**Quoted passage**

Bug #29289 MySqlDataReader does not close when .Read() throws a Deadlock Exception
Submitted: 21 Jun 2007 22:22 Modified: 27 Nov 2007 14:57
Reporter: Dan Bress Email Updates:
Status: Can't repeat Impact on me:
None 
Category:Connector / NET Severity:S2 (Serious)
Version:1.0.9 OS:Windows
Assigned to: CPU Architecture:Any
Tags: close, hang, MySqlDataReader

[21 Jun 2007 22:22] Dan Bress
Description:
When the data reader throws an exception(Deadlock found when trying to get lock; try restarting transaction|MySql.Data.MySqlClient.MySqlException) I am unable to close my DataReader, when using the direct mysql connector(non-odbc).

I do the following
create a connection
"select * from table for update"
try
{
  while (reader.Read())
  {
    read data
  }
}
finally
{
  close reader
  close connection
}

when i close the reader it hangs.  here is is the stack trace
mysql.data.dll!MySql.Data.MySqlClient.PacketReader.ReadHeader() Line 96 + 0xb bytes C#
mysql.data.dll!MySql.Data.MySqlClient.PacketReader.OpenPacket() Line 132 C#
mysql.data.dll!MySql.Data.MySqlClient.NativeDriver.OpenDataRow(int fieldCount = 0, bool isBinary = false) Line 464 C#
mysql.data.dll!MySql.Data.MySqlClient.CommandResult.Consume() Line 222 + 0xe bytes C#
mysql.data.dll!MySql.Data.MySqlClient.MySqlDataReader.Close() Line 133 C#

How to repeat:
continually do a select for update from a table from program 1
continually do an insert on duplicate key update on the same table from program 2
wait until your read throws an exception, and you are then unable to close the data reader.

Suggested fix:
It appears as though a dead lock happens and the server says "I can't send you any data to read"

mean while when you close the reader it thinks "I still have data left, I should read it" (CommandResult.cs:220) but there is nothing left to read, so it blocks indefinitely.  Someone that information that an exception has occured, and that there is no data left needs to be passed to this point.

I commented out
if (!readRows)
			{
				while (driver.OpenDataRow(0, false)) { }
				readRows = true;
			}
in the CommandResult.cs file and this "solved" the problem.
[21 Jun 2007 22:26] Dan Bress
When I say the reader "does not close" I mean it blocks indefinitely.

**Aim of the task**
Copy the bug report word for word, starting with "Bug #29289 MySqlDataReader does" and going on through "NET Severity:S2 (Serious)". Rely only on the bug report above.

**Data shown**
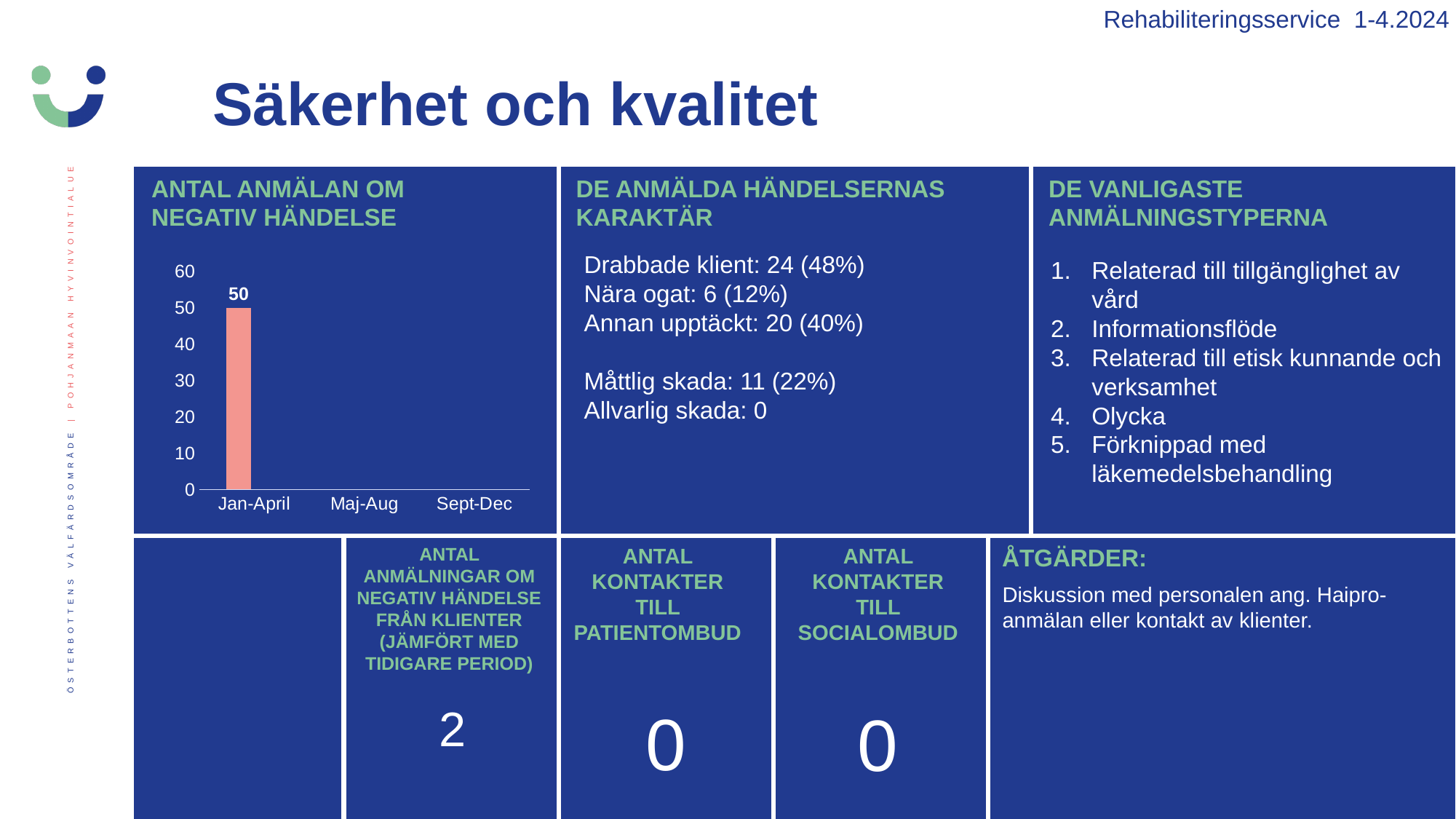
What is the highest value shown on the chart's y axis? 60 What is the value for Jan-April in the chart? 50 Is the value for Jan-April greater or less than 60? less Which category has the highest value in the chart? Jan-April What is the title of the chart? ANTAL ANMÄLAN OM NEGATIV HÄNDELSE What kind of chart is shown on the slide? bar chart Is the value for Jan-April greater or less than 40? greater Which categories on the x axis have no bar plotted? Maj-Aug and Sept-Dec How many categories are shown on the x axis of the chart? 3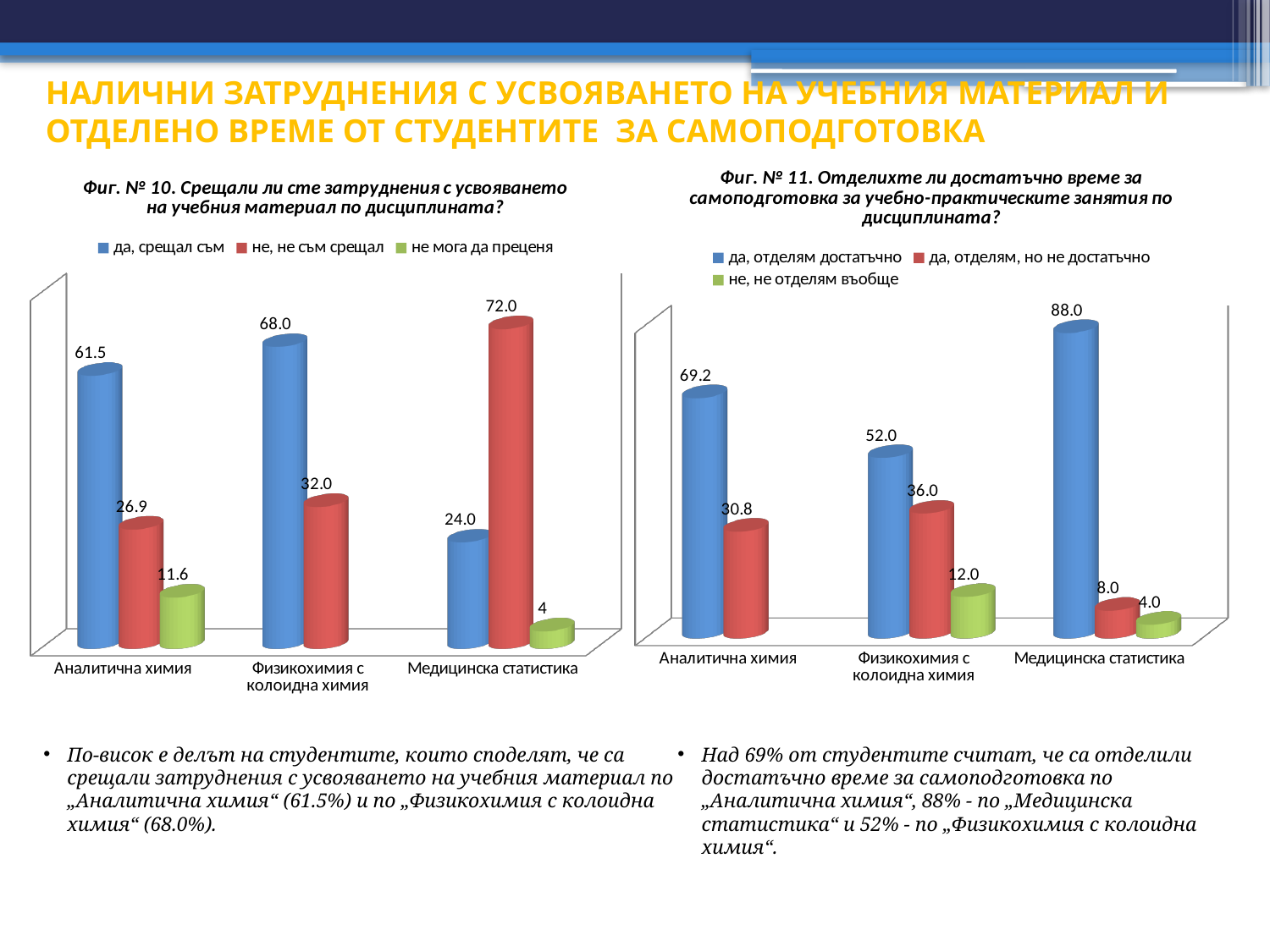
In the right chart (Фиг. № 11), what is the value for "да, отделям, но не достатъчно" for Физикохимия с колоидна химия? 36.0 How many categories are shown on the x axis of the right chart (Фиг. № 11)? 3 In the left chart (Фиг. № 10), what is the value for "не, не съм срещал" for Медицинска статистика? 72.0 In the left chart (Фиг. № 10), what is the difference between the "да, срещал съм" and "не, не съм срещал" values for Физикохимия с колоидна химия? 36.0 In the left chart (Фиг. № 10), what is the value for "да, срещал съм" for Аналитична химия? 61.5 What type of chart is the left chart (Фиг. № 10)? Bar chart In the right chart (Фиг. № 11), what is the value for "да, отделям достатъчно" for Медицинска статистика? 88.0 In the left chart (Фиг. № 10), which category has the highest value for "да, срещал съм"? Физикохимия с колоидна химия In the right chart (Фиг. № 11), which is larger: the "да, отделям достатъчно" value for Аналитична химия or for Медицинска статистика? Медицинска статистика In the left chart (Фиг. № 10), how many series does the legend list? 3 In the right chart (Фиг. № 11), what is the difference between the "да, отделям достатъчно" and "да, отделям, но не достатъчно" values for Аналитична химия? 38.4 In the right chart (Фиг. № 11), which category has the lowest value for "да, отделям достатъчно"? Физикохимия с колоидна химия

**Response to this task**
Bug #29289 MySqlDataReader does not close when .Read() throws a Deadlock Exception
Submitted: 21 Jun 2007 22:22 Modified: 27 Nov 2007 14:57
Reporter: Dan Bress Email Updates:
Status: Can't repeat Impact on me:
None 
Category:Connector / NET Severity:S2 (Serious)